ここで何が起こっているかというと、「現状とギャップの大きいゴールを意識的に設定する(または、意識に上りそうになる)ことで、潜在意識にある思い込みが刺激され、ゴールと反対の過去の不安な記憶や慎重なイメージが浮かびやすくなる」という反応です。

こうした連想に、自分では気づきにくいこともあります。そして、前向きではない絵(映像)の臨場感の方が強い場合、行動に少しブレーキがかかってくることがあります。こうした状態をやわらげる方法を、私は少しずつ試してきました。今後も自分との対話をつづけることで、少しずつ整えていけたらと思っています。

実際に、新しいゴールを設定し状況を変えようとした時期がありました。そのとき、望みとは違った状況になっていき、一時的にうまくいかないように感じました。ですが、これも自分の思い込みが影響しているかもしれない、という前提で試行錯誤していたら、少しずつですが、状況が整い始めました。特に、スキル2を通して、うまくいかないように思えたことの多くは、「自分の思い違い」という可能性に気づけました。

スキル2では、思い込みの影響をやわらげます。思い込みを弱めるとは、「前向きなゴールを描いたとき、ふと浮かぶ前向きではない感情」をやわらげることを意味します。感情がやわらぐと、思い込む力も自然と小さくなるのです。

スキル2は、うまくいかないパターンがループしていると感じる案件で、役立ちます。たとえば、「勢い」や「意志の力」だけでは腰が重い、など感じるときです。毎回、必ず、すべての人に必要なスキルではなく、使うタイミングや、使うか使わないかを、自分で選ぶことができます。

スキル2実践は、スキル1よりも少し労力はかかりますが、それに見合う手応えを感じやすいスキルです。
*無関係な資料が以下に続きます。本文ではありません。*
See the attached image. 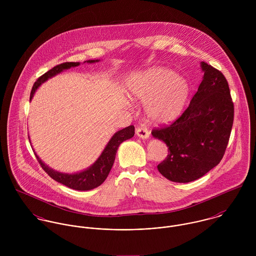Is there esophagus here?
Masks as SVG:
<instances>
[{
	"instance_id": "obj_1",
	"label": "esophagus",
	"mask_w": 256,
	"mask_h": 256,
	"mask_svg": "<svg viewBox=\"0 0 256 256\" xmlns=\"http://www.w3.org/2000/svg\"><path fill=\"white\" fill-rule=\"evenodd\" d=\"M136 134L138 137H140L142 139H148L150 137V132L146 126H144V125H141L136 128Z\"/></svg>"
}]
</instances>
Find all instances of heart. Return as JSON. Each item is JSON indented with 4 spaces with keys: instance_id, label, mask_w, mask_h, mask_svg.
Instances as JSON below:
<instances>
[{
    "instance_id": "obj_1",
    "label": "heart",
    "mask_w": 256,
    "mask_h": 256,
    "mask_svg": "<svg viewBox=\"0 0 256 256\" xmlns=\"http://www.w3.org/2000/svg\"><path fill=\"white\" fill-rule=\"evenodd\" d=\"M132 96L146 104V114L156 123L176 119L186 106L190 88L187 80L170 69L154 67L129 82Z\"/></svg>"
}]
</instances>
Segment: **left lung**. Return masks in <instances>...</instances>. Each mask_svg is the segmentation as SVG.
I'll use <instances>...</instances> for the list:
<instances>
[{"label": "left lung", "instance_id": "8db88e82", "mask_svg": "<svg viewBox=\"0 0 256 256\" xmlns=\"http://www.w3.org/2000/svg\"><path fill=\"white\" fill-rule=\"evenodd\" d=\"M201 68L204 76L189 106L170 125L152 131L168 146L158 170L170 182L202 178L219 164L230 140L234 108L228 80L205 62Z\"/></svg>", "mask_w": 256, "mask_h": 256}]
</instances>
具体的には…
「自分にはできない」
「◯◯してはいけない」

などの思い込みを、少し前向きな方向へずらしていく効果が期待できます。

無意識とは、ふだんは意識にのぼらない心の働きのことです。意識を向ければ、無意識ではなくなります。「無意識領域に覆われているフタをひらく」ように例えるとしましょう。自分が、「自分のどのゴールに対して」「どの程度の」「どんな種類の」前向きではない思い込み(イメージ)を持っているかは、そのフタをひらいてみるまでわからないところがあります。ですが、すべての思い込みに気づく必要は全くありません。前向きなゴールを意識的に想像することをつづけていると、少しずつ、必要分だけ自然とフタがひらいてくる、ということが起こるからです。必要分の思い込みにだけ焦点を合わせて、和らげていきます。その、ゴールに向かいにくくしていた思い込みがやわらげば、ゴールに向かいやすくなる本来のモチベーションが戻りやすくなるのです。

ですから、うまくいかないパターンが繰り返していて停滞感があるときは、スキル1から、このスキル2までつづけての活用が役立つことがあります。実際は、スキル1だけでほとんどの場合十分で、スキル2まで必要を感じることは多くはないかもしれません。スキル2は、ブレーキの要素を完全になくすことを目指すものではないからです。

完全になくすことを目指すなら、時間もエネルギーも多く使うことになってしまいます。それよりも大切にしたいのは、今日や明日、ゴールに向き合うのに十分なモチベーションが整っていることです。

スキル2は、ゴールに向かいにくくさせている思い込みを、ピンポイントで和らげます。一時的に、前向きになりにくい感情にも目を向ける時間ではありますので、感覚的な判断で、必要に応じて使うかどうかを選べるスキルになっています。